Rewrite the material below as a numbered list, one line per item, and leave out any blank lines.
Begin RAW RECORDS
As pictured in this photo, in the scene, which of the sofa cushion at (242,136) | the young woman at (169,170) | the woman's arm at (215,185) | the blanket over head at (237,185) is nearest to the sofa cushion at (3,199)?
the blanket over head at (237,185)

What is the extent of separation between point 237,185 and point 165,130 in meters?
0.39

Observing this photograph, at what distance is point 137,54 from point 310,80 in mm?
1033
End RAW RECORDS
RESULT OF THE TASK
1. As pictured in this photo, in the scene, which of the sofa cushion at (242,136) | the young woman at (169,170) | the woman's arm at (215,185) | the blanket over head at (237,185) is nearest to the sofa cushion at (3,199)?
2. the blanket over head at (237,185)
3. What is the extent of separation between point 237,185 and point 165,130 in meters?
4. 0.39
5. Observing this photograph, at what distance is point 137,54 from point 310,80 in mm?
6. 1033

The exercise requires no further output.